→ **EXTRACTED TEXT**:
########

# Ukrainian: /в/



## tʃæz

Okay, I found a thread from 2007 that discussed this. However, there were some things very inconsistent to what I learned, some confusing phrasing, and the lots of discussion actually _in_ Ukrainian and Polish.

So, from my understanding, /в/ is pronounced [w] before back vowels and [v] before front vowels. What confuses me is [ ṷ] in the "syllable coda." I know a coda to be a consonant at the end of a syllable. I've never seen a spelling that goes c-в-c, where 'c' means consonant. For instance, a string like "твд." So then, does that mean that it is [ ṷ] after a vowel, before a consonant? That is the only way I can make sense of that, especially since the combining under circumflex stands for that specific vowel gliding off of a previous vowel.

I suppose I basically want to confirm my guess. Would the pronunciations go (and these aren't necessarily words, just random letters put together for the sole purpose of being examples):

сва  -- [swa]
сві  -- [svi]
сова - [sowa]
сові - [sovi]
савр - [saṷr]

I know that /мова/ is said [mowa].

And one more thing (since I've never seen a good clarification), when it's a labial dental, is it more like [ ʋ] or [v]? Wiki just says "labiodental," not "labiodental fricative" or "labiodental approximate."

I've been trying to teach myself purely from the internet. I don't have any teachers, and limited ways to actually hear it spoken (I don't know anyone who speaks Ukrainian.)

Edit: just in case whoever responds does quite know what I mean when stating the purpose of the combining under circumflex, an example in English is /cow/ sounding like [ka ʊ̭] (or in my dialect/accent, more like [kæ ʊ̭].)

########

→ **GIVEN INFORMATION**:

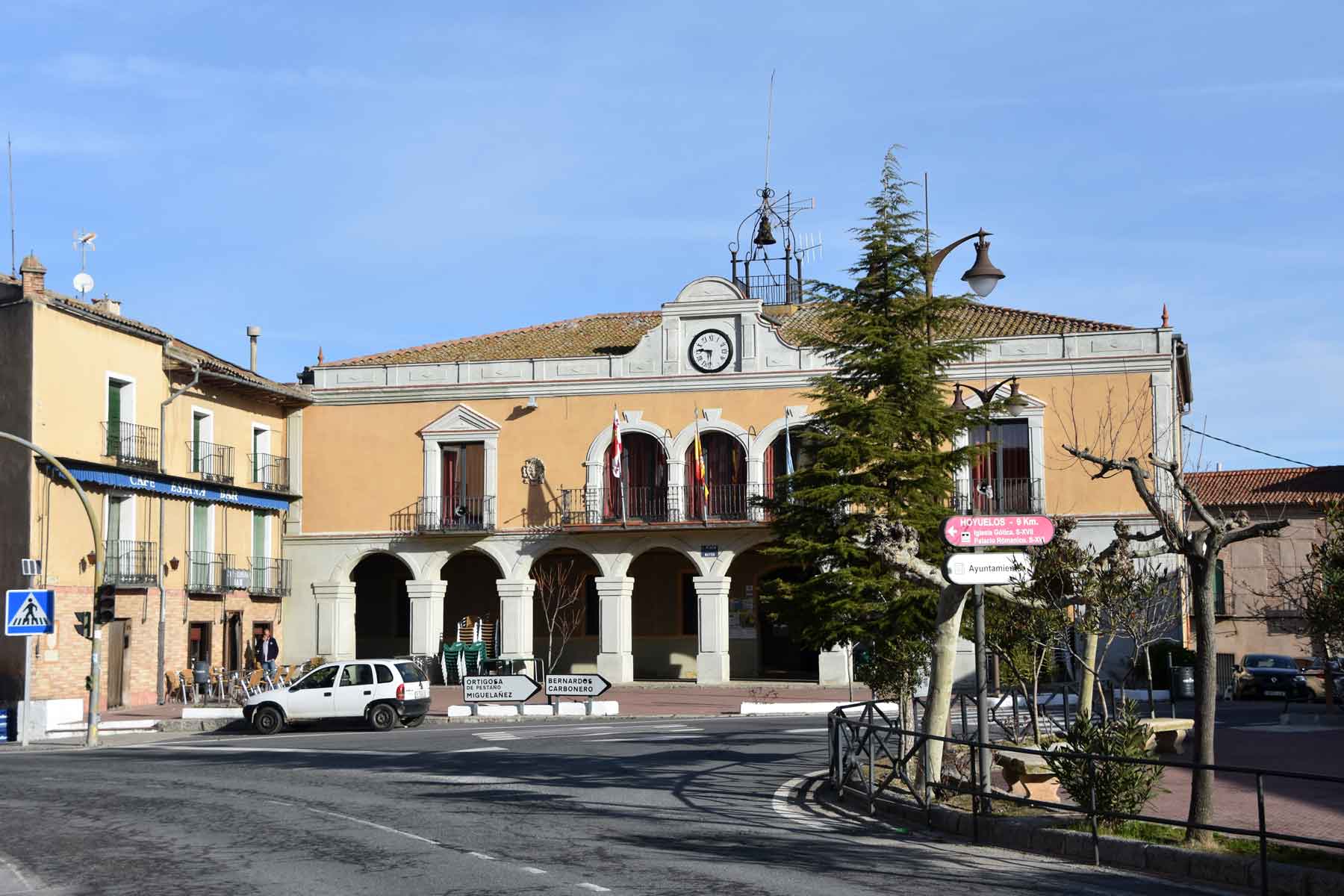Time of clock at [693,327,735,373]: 9:30
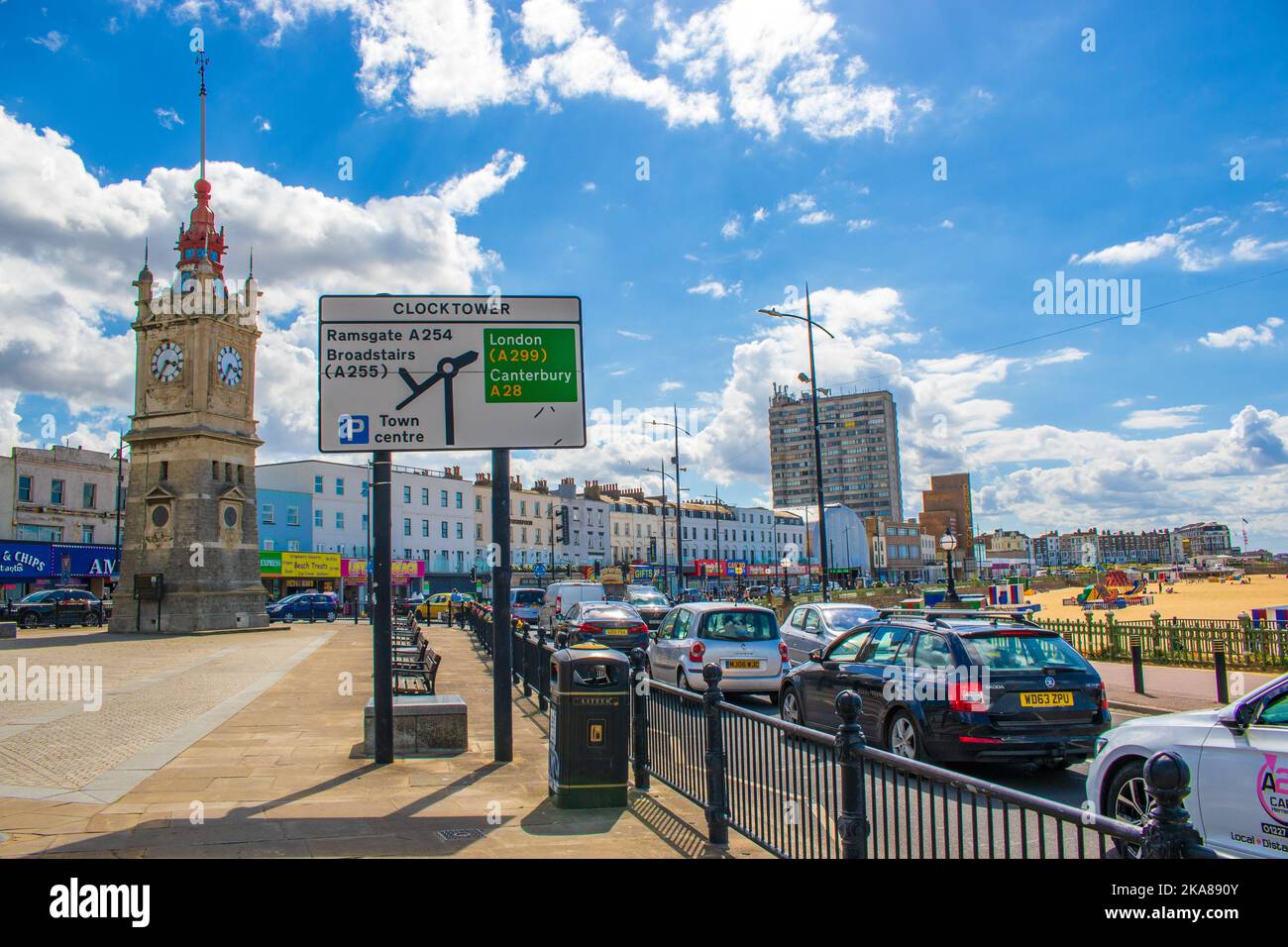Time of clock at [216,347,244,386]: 3:35
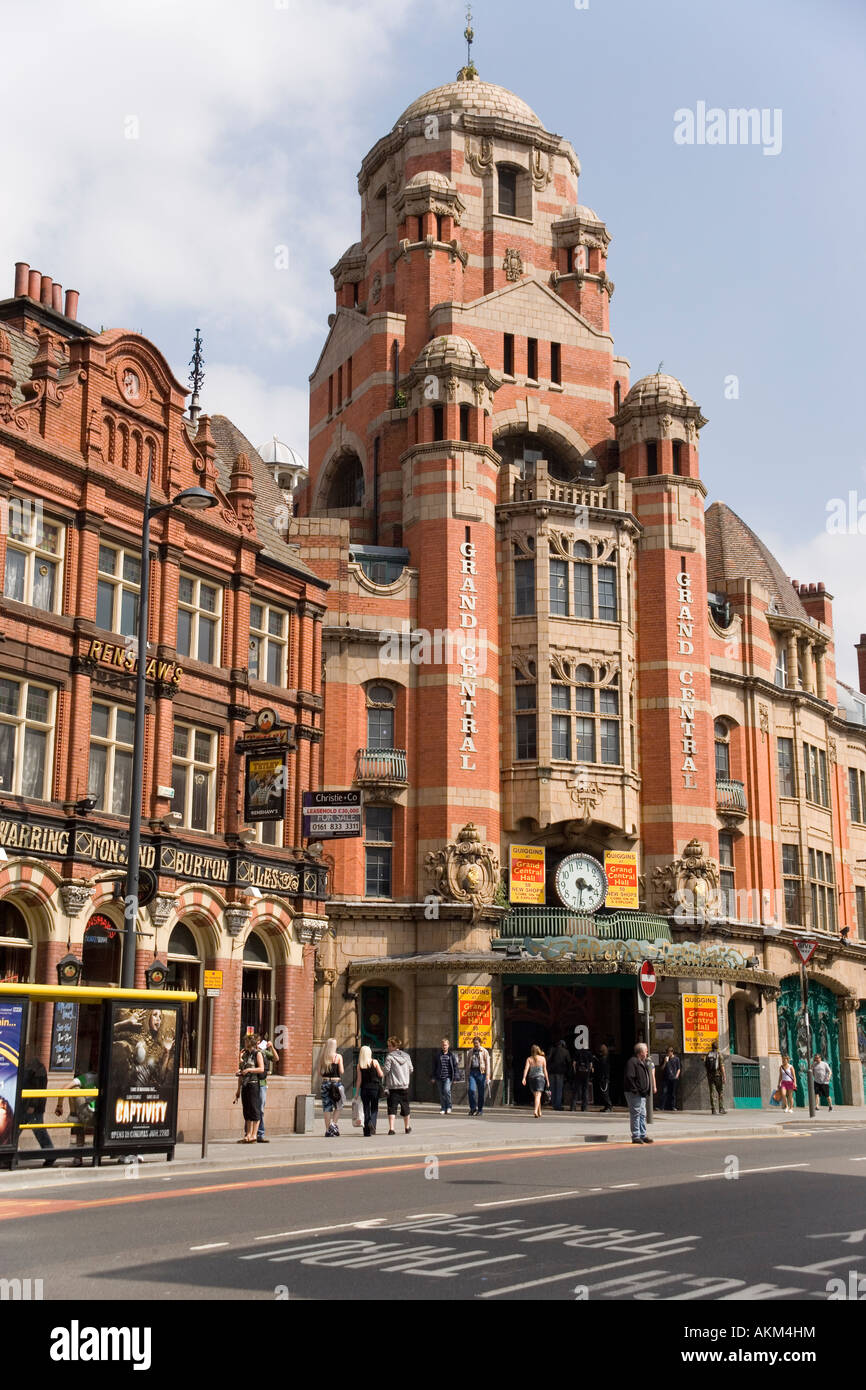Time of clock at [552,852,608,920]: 3:31
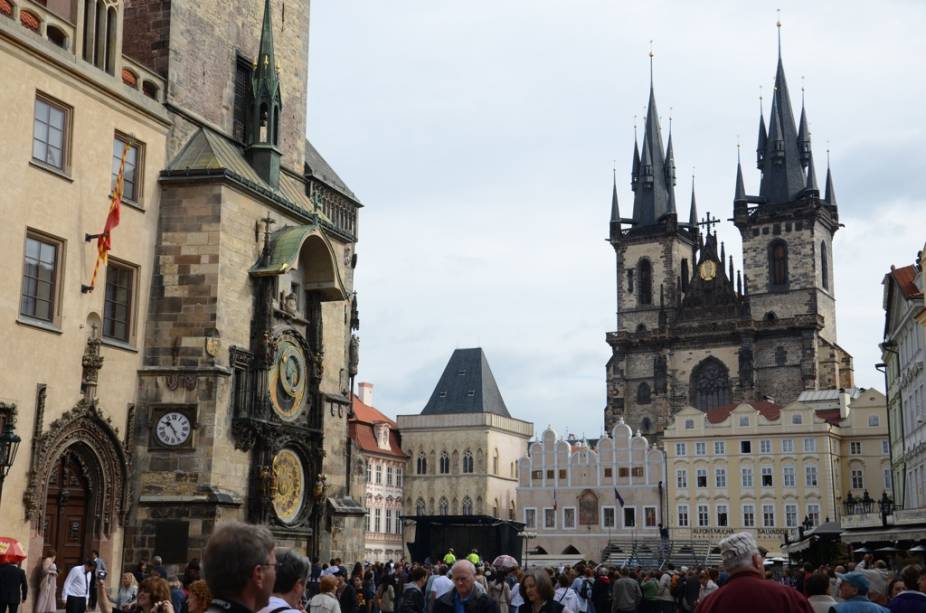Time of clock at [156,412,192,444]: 10:25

########

→ **WHAT YOU NEED TO DO**:
A) Answer these questions about the forum post on Ukrainian /в/, one answer per line:
(i) From what year was the earlier thread that the poster found?
(ii) What pronunciation does the poster give for "мова"?
(iii) According to the poster's understanding, how is /в/ pronounced before front vowels?
B) Copy the forum post on Ukrainian /в/ word for word, from "Okay, I found" to "a previous vowel.".

→ **EXERCISE SOLUTIONS**:
A)
(i) 2007
(ii) [mowa]
(iii) [v]

B)
Okay, I found a thread from 2007 that discussed this. However, there were some things very inconsistent to what I learned, some confusing phrasing, and the lots of discussion actually _in_ Ukrainian and Polish.

So, from my understanding, /в/ is pronounced [w] before back vowels and [v] before front vowels. What confuses me is [ ṷ] in the "syllable coda." I know a coda to be a consonant at the end of a syllable. I've never seen a spelling that goes c-в-c, where 'c' means consonant. For instance, a string like "твд." So then, does that mean that it is [ ṷ] after a vowel, before a consonant? That is the only way I can make sense of that, especially since the combining under circumflex stands for that specific vowel gliding off of a previous vowel.